Retype the listing exactly as it stands, and keep every image out.

RECORDS PROVIDED:
---

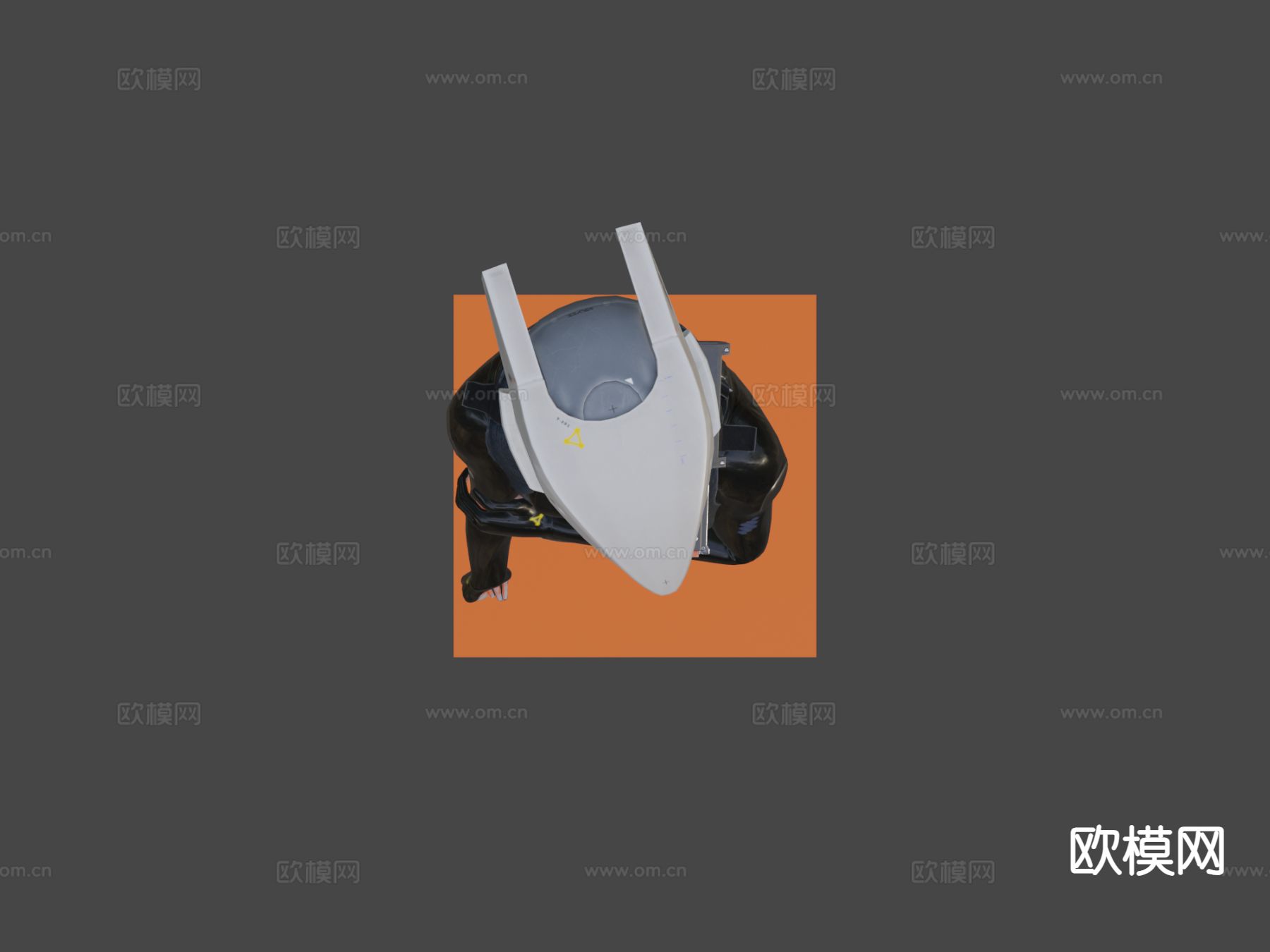 科幻飞行员3d模型下载（渲染图7）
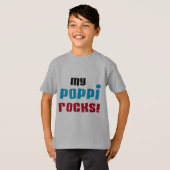 My Poppi Rocks Tシャツとギフト Tシャツ (正面フル)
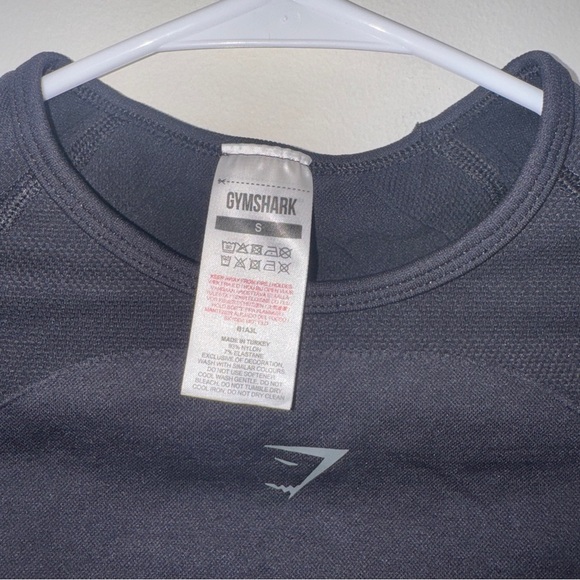NWOT Gymshark Black Flex Cropped Longsleeve Small - Picture 3 of 5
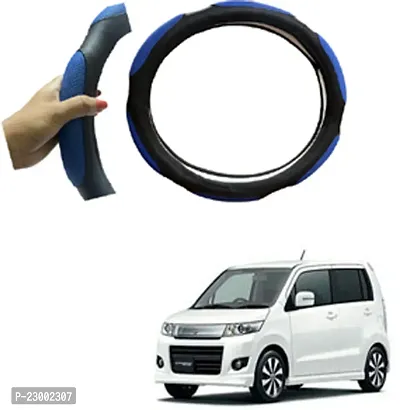 RONISH Car Steeing Cover/Black,Blue Steering Cover For Maruti Suzuki WagonR Stingray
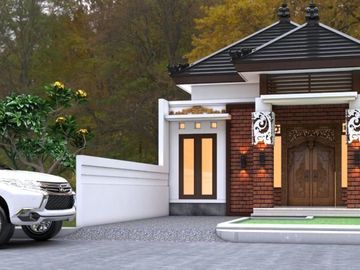 Rumah konsep jawa di dekat candi Prambanan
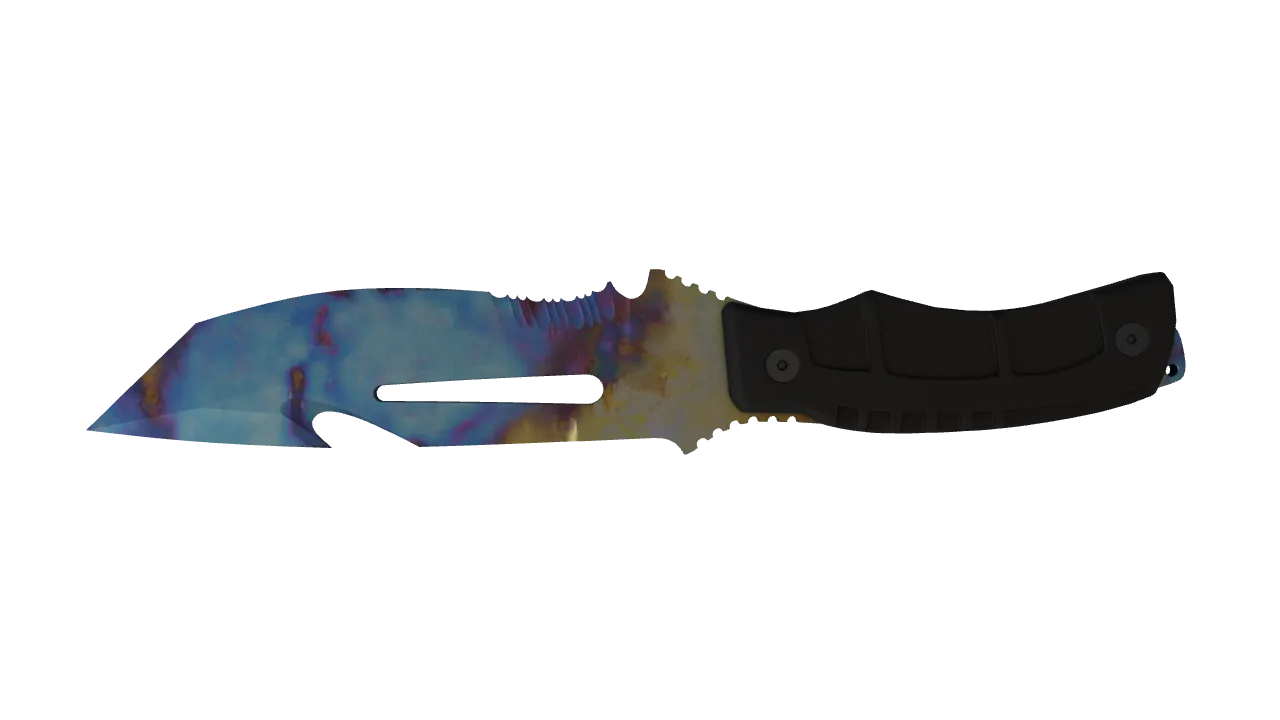 Survival Knife | Case Hardened seed #818, back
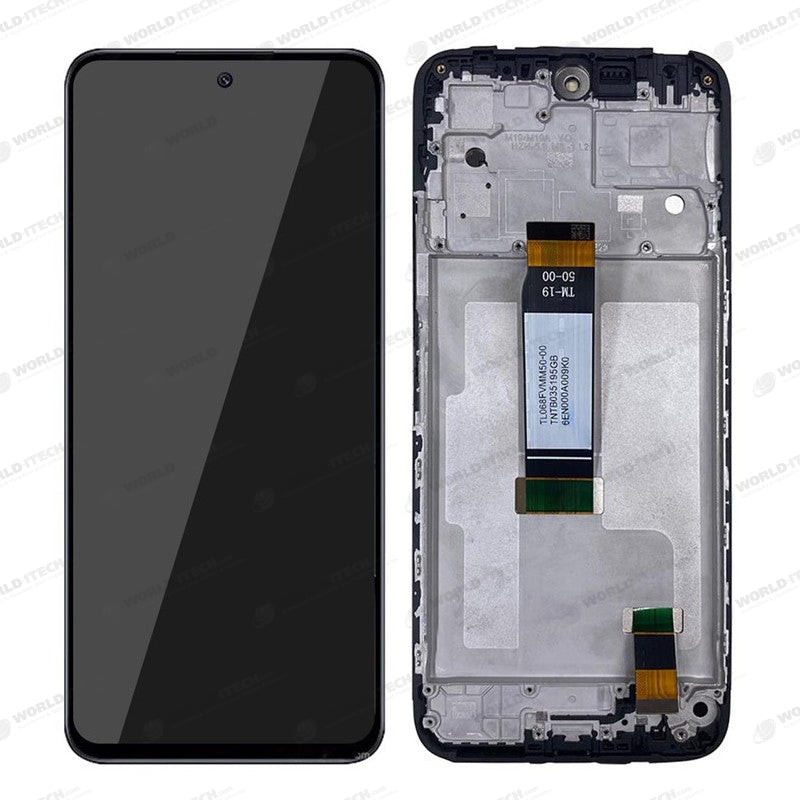 ecran-avec-chassis-origine-xiaomi-redmi-12 ECRAN LCD XIAOMI REDMI 12 4G| REDMI 12 5G | Poco M6 Pro 5G (2023) AVEC CHASSIS (ORIGINAL) - Image 1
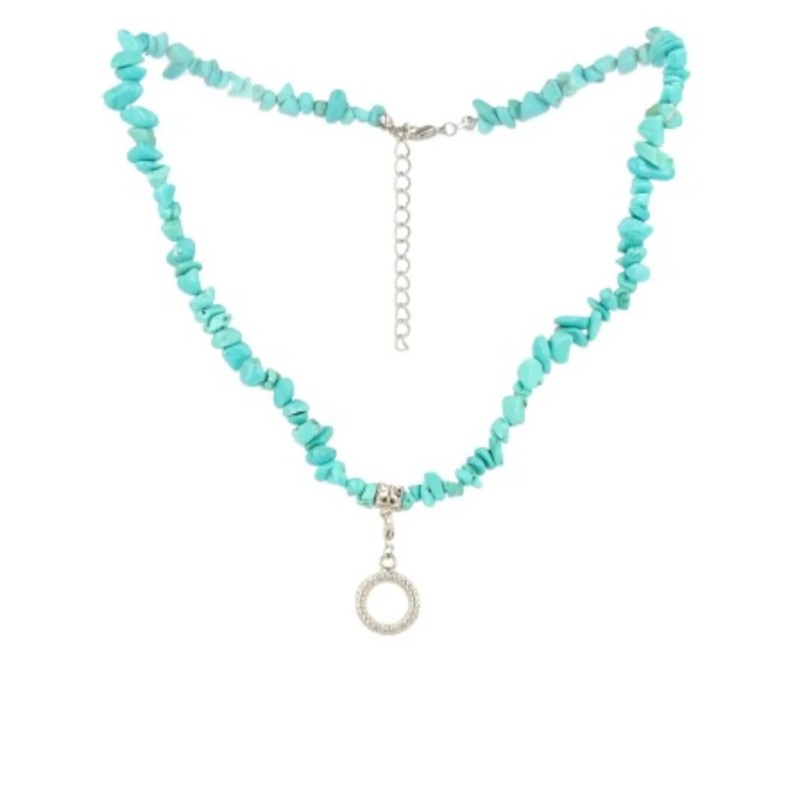 Fashion ketting Howliet blauw split (bijgekleurd)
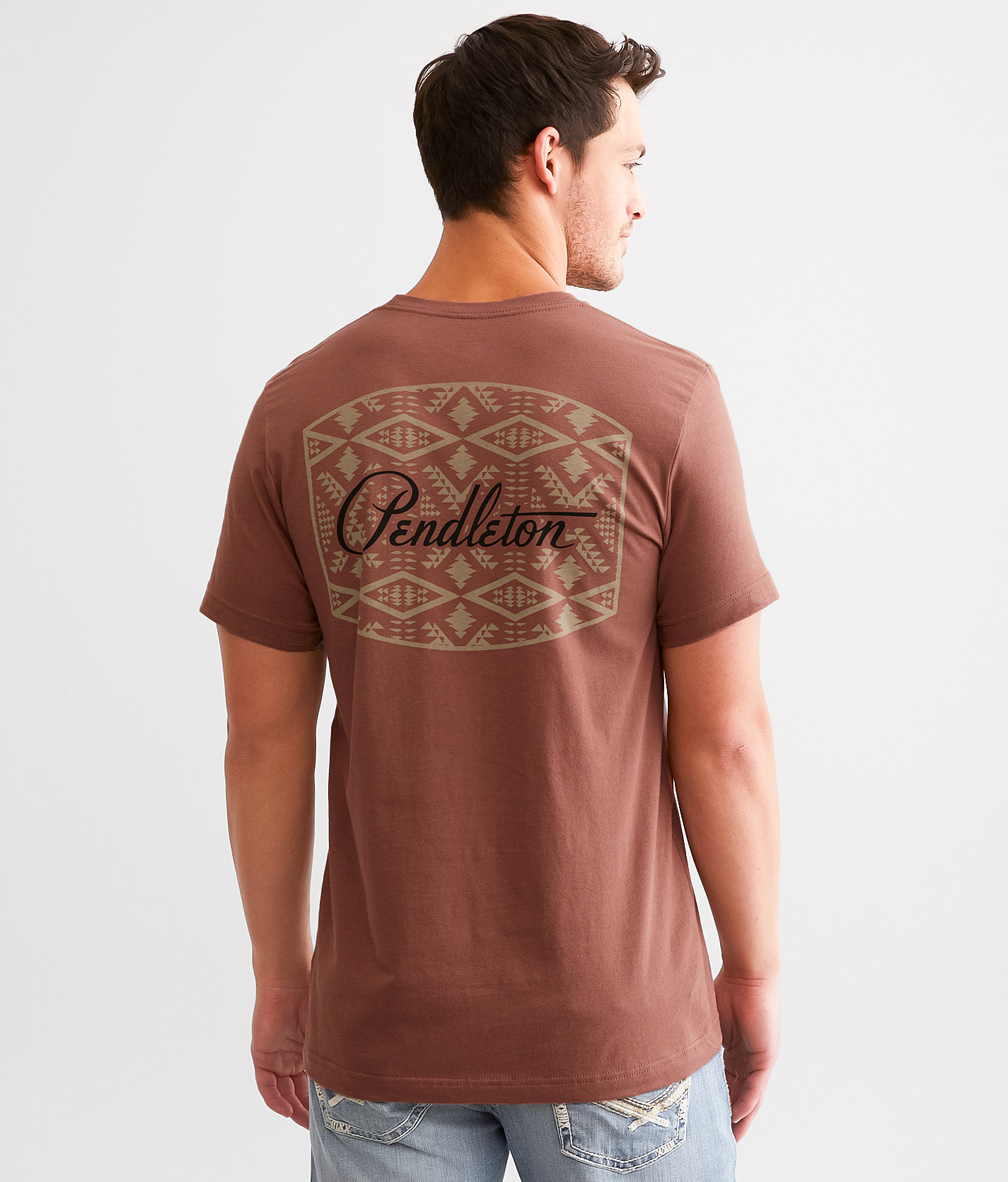 Pendleton Diamond River T-Shirt - Men's T-Shirts in Chestnut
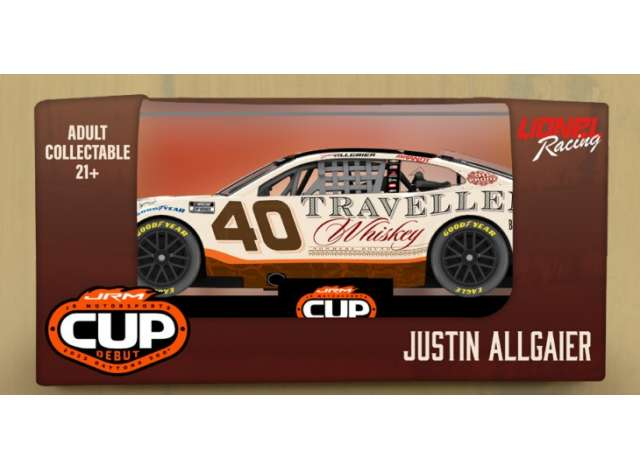 Chevrolet #40 Justin Allgaier *40 TravellerWhiskey*, white/brown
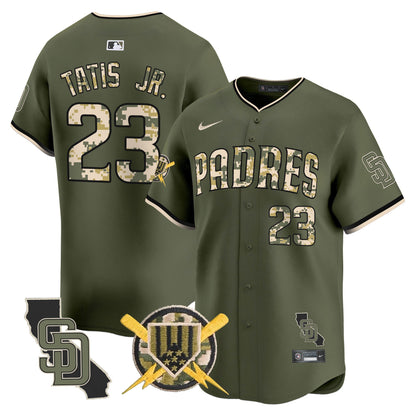 Padres Armed Forces Day Vapor Premier Limited Jersey - All Stitched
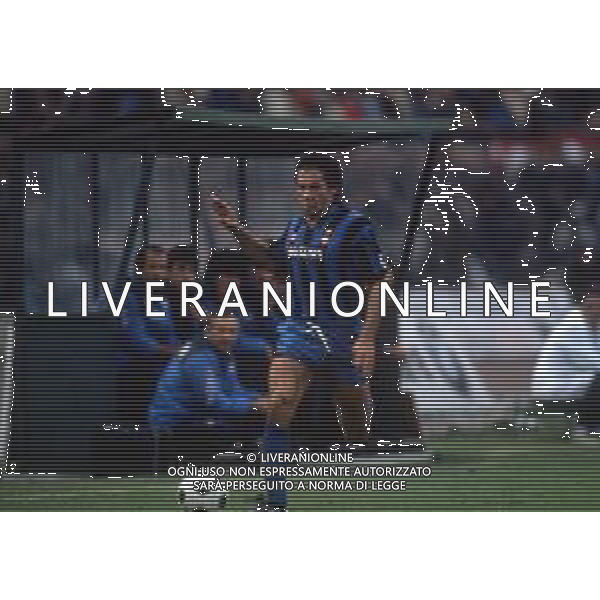 RETROSPETTIVA GIUSEPPE BARESI CALCIATORE NELLA FOTO GIUSEPPE BARESI CON LA MAGLIA DELL\'INTER AG ALDO LIVERANI SAS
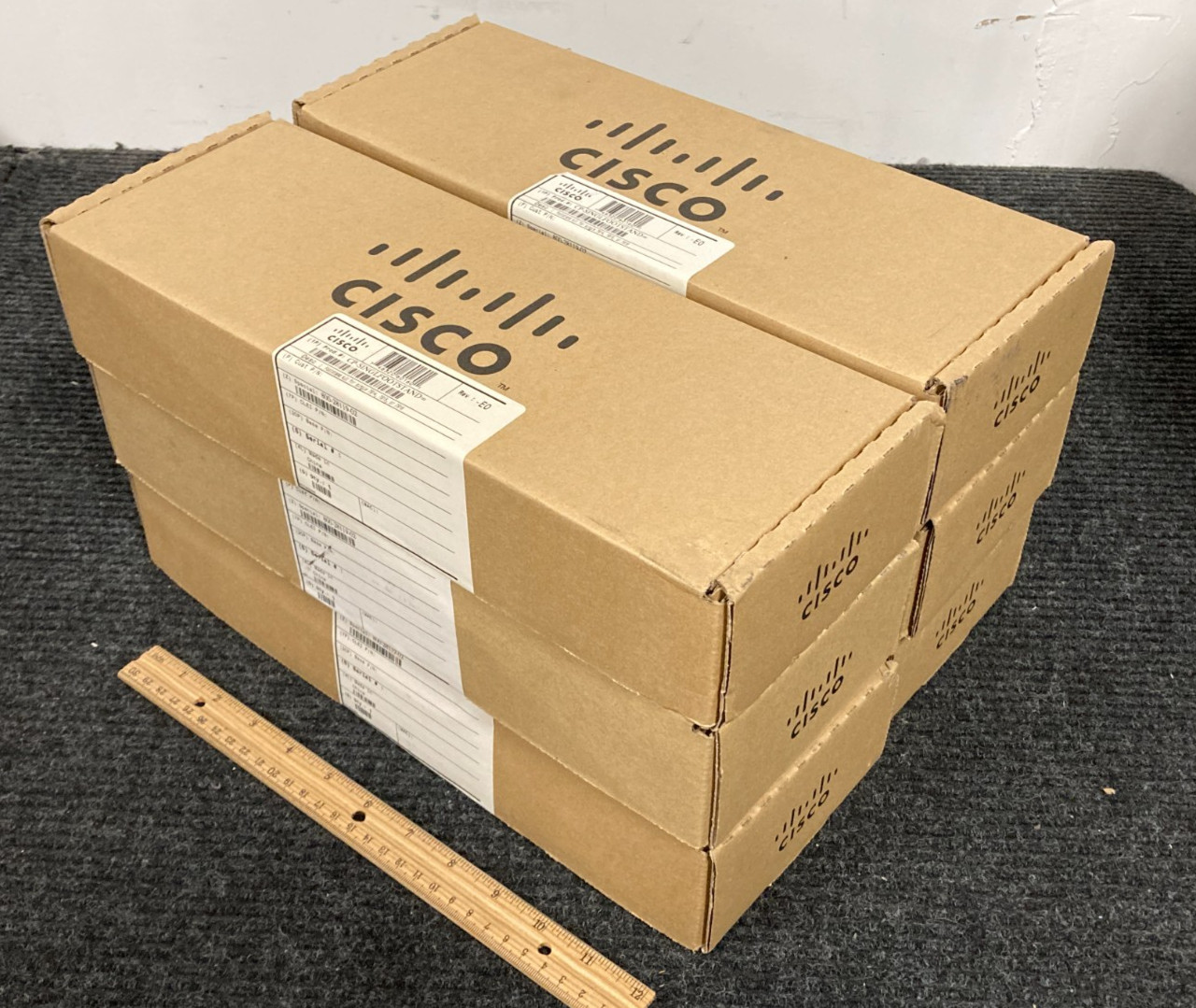 Lot of 6 Cisco CP-SINGLEFOOTSTAND= Footstand Kit For Single 791X Series - NIB -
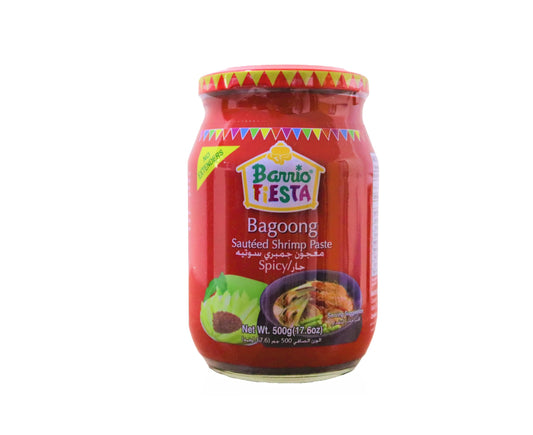 BARRIO FIESTA SAUTEED SHRIMP PASTE SPICY 500g - BAGOONG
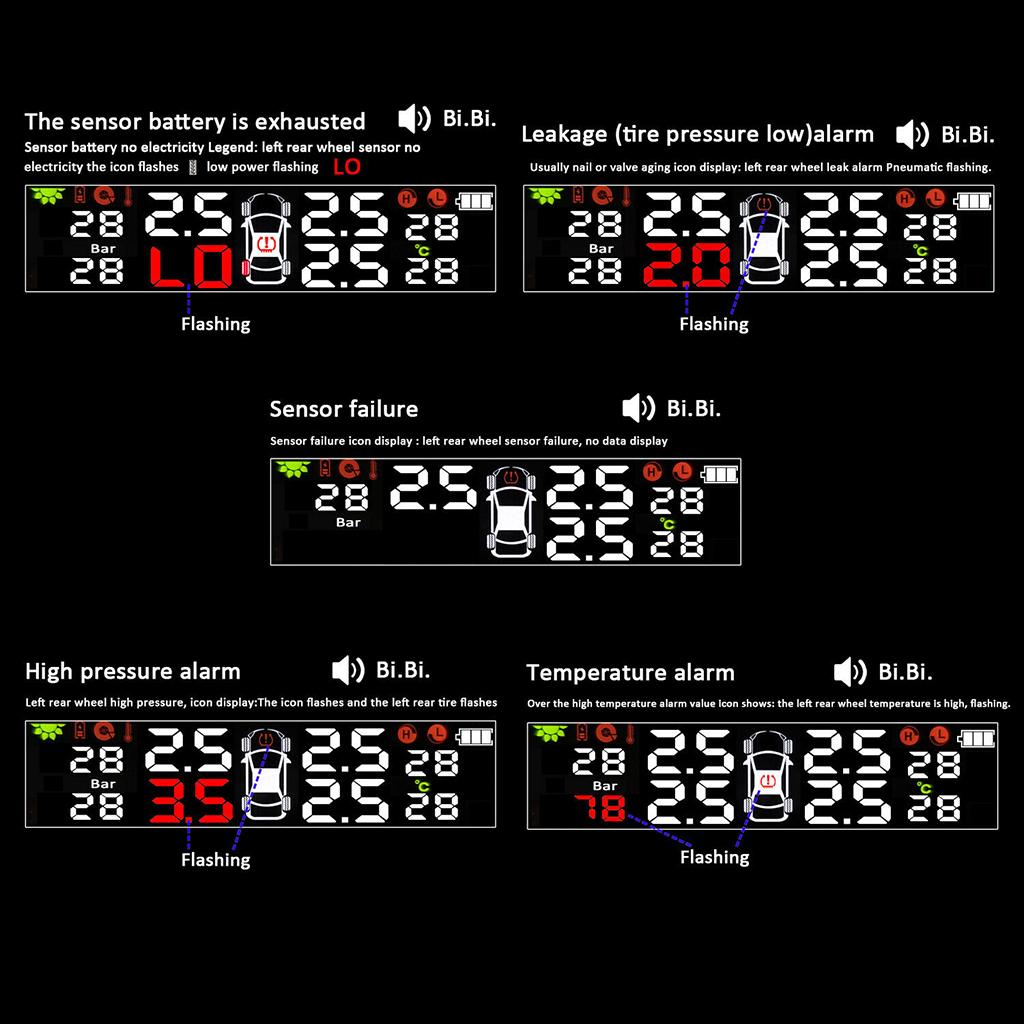 Tire Pressure Monitor - 디지털 타이어 공기압 모니터링 시스템 자동차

---

RESPONSE BELOW:
 科幻飞行员3d模型下载（渲染图7）
 My Poppi Rocks Tシャツとギフト Tシャツ (正面フル)
NWOT Gymshark Black Flex Cropped Longsleeve Small - Picture 3 of 5
 RONISH Car Steeing Cover/Black,Blue Steering Cover For Maruti Suzuki WagonR Stingray
 Rumah konsep jawa di dekat candi Prambanan
 Survival Knife | Case Hardened seed #818, back
 ecran-avec-chassis-origine-xiaomi-redmi-12 ECRAN LCD XIAOMI REDMI 12 4G| REDMI 12 5G | Poco M6 Pro 5G (2023) AVEC CHASSIS (ORIGINAL) - Image 1
 Fashion ketting Howliet blauw split (bijgekleurd)
 Pendleton Diamond River T-Shirt - Men's T-Shirts in Chestnut
 Chevrolet #40 Justin Allgaier *40 TravellerWhiskey*, white/brown
 Padres Armed Forces Day Vapor Premier Limited Jersey - All Stitched
 RETROSPETTIVA GIUSEPPE BARESI CALCIATORE NELLA FOTO GIUSEPPE BARESI CON LA MAGLIA DELL\'INTER AG ALDO LIVERANI SAS
 Lot of 6 Cisco CP-SINGLEFOOTSTAND= Footstand Kit For Single 791X Series - NIB -
 BARRIO FIESTA SAUTEED SHRIMP PASTE SPICY 500g - BAGOONG
 Tire Pressure Monitor - 디지털 타이어 공기압 모니터링 시스템 자동차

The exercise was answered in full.